Дед Токмаков поглядел по сторонам и сказал:
— Единожды один — один. А дважды два — всегда четыре. Нам расход какой ни на есть не в зачет. Зарплату получаю, опять же пенсия, доход с сада… Если что такое, я для вас, Марья Федоровна, завсегда опора…
Весь день Марья была сама не своя. Ничего, собственно, не было сказано, но цель была ясна, и, как водится, суп оказался пересоленным, котлеты подгорели. В довершение всего разбита была любимая чашка Валентины Денисовны, не миновать теперь головомойки.
Кому рассказать о своем смятении, с кем посоветоваться?
Марья легла спать, так и не решив ничего. И не смогла заснуть.
Поздно вечером, когда сотрудники гидрометеостанции разошлись по комнатам, Марья накинула платье и крадучись, на цыпочках пошла к Татьяне Андреевне.

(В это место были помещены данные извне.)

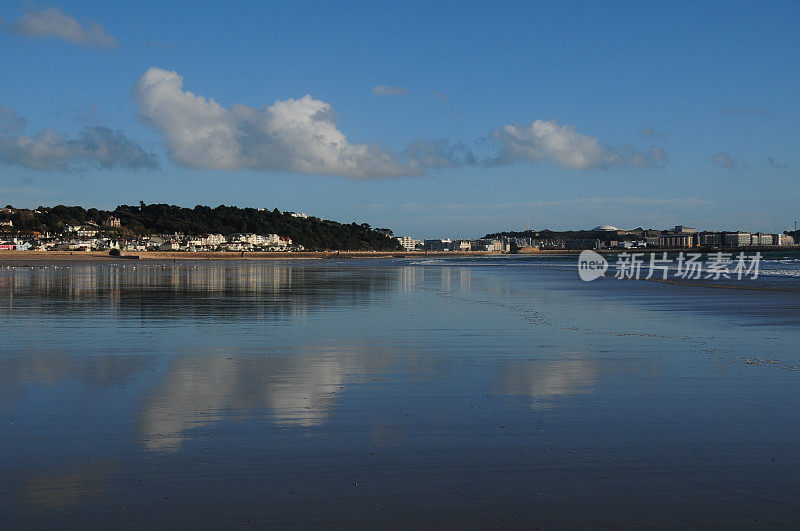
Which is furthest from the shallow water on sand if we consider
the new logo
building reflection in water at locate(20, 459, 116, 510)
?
the new logo

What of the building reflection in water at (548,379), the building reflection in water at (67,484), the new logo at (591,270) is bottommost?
the new logo at (591,270)

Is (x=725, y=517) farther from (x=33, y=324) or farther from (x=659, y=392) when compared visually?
(x=33, y=324)

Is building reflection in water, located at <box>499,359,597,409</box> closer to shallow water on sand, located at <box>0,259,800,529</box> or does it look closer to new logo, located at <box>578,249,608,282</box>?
shallow water on sand, located at <box>0,259,800,529</box>

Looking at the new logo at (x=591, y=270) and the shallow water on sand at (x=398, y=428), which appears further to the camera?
the new logo at (x=591, y=270)

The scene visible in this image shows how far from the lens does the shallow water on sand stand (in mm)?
5465

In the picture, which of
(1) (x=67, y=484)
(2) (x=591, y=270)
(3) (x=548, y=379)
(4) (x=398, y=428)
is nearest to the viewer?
(1) (x=67, y=484)

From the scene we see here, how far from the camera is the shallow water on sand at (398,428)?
546cm

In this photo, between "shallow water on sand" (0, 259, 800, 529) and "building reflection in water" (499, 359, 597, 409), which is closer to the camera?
"shallow water on sand" (0, 259, 800, 529)

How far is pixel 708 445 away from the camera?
709cm

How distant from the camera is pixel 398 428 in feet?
25.7

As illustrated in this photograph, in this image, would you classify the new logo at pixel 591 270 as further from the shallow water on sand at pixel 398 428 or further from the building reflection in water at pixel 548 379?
the building reflection in water at pixel 548 379

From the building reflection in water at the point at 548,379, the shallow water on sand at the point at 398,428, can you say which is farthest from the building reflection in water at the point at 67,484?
the building reflection in water at the point at 548,379

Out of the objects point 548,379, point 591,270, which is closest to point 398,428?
point 548,379

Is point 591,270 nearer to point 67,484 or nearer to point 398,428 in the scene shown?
point 398,428
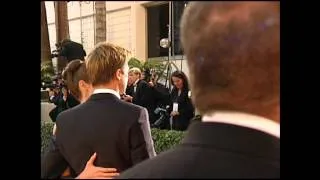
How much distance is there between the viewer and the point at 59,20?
4.50 feet

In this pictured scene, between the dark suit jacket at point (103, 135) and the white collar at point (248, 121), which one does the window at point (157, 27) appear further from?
the white collar at point (248, 121)

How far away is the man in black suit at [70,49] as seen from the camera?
4.64 ft

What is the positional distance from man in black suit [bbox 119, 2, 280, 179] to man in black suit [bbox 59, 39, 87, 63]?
84 centimetres

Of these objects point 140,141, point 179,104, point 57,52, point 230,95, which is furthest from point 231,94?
point 179,104

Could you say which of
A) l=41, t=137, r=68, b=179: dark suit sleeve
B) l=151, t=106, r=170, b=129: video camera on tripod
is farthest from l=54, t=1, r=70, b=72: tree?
l=151, t=106, r=170, b=129: video camera on tripod

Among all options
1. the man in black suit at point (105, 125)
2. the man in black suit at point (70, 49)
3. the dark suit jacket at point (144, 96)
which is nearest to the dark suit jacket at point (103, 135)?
the man in black suit at point (105, 125)

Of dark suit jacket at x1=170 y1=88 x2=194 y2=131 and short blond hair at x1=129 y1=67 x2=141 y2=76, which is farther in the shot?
short blond hair at x1=129 y1=67 x2=141 y2=76

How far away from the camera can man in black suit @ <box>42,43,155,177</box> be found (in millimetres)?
1339

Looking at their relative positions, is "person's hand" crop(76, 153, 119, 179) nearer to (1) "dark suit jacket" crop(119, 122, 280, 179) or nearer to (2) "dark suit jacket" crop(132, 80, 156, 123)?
(2) "dark suit jacket" crop(132, 80, 156, 123)

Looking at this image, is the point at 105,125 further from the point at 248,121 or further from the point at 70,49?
the point at 248,121

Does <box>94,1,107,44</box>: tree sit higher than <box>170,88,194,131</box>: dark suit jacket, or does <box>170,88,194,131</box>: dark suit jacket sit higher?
<box>94,1,107,44</box>: tree

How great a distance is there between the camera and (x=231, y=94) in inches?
23.7

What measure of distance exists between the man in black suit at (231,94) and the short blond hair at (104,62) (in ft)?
2.58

Из-под двери виднелась полоска света. Марья помедлила, прислушиваясь, и постучала.
— Кто там? — раздалось за дверью.
Марья притаилась. Она не хотела, чтобы кто-нибудь узнал, что она приходила к Татьяне Андреевне. Скрипнула кровать, зашаркали ночные туфли, и Татьяна Андреевна приоткрыла дверь.
— Марья? Что случилось? — спросила она и просунула руки в рукава накинутого на плечи темно-коричневого длинного халата.
— До вас, Татьяна Андреевна, — поднося руки к губам, чуть слышно ответила Марья.
На ночном столике горел свет, лежала раскрытая книга. Татьяна Андреевна притворила за Марьей дверь.
— Я думала, все давно спят.
— Ложитесь, Татьяна Андреевна, ложитесь… Я туточки, с краюшку, присяду.
Марья вдруг всхлипнула, обняла Татьяну Андреевну и прижалась к ее плечу.
— Ну что, Марья, что? — спросила Татьяна Андреевна, поглаживая Марью по спине.
Она подвела ее к кровати, скинула халат, залезла под одеяло, а Марья присела у нее в ногах.
— Чудно, ей-богу: живешь, живешь — и вдруг такая напасть, чисто тебя обухом по голове, — сказала Марья и, сложив на коленях руки, мечтательно улыбнулась.
— Ну, рассказывайте, я ведь ничего не знаю.
— Да Токмаков, Егор Васильевич. Дед-то…
— Ну?
Марья засмеялась, прикрыв ладонью рот.
— Свататься пришел на старости лет. Вот безобразник какой! Я, говорит, сахарный старичок, медовая косточка. Надо же!
И Марья снова счастливо засмеялась.
— Так и сказал: выходите за меня замуж?
— Так-то, знамо дело, не сказал. Зарплата, говорит, пенсия, доход с сада. К чему такие слова? Я не девушка. В рудничном поселке был, привез штапель на платье, розовый, в полоску, закачаешься!
— А вы что ответили?
— Чего отвечать? Ничего не ответила.
— Да ведь ему сколько лет? Лет семьдесят?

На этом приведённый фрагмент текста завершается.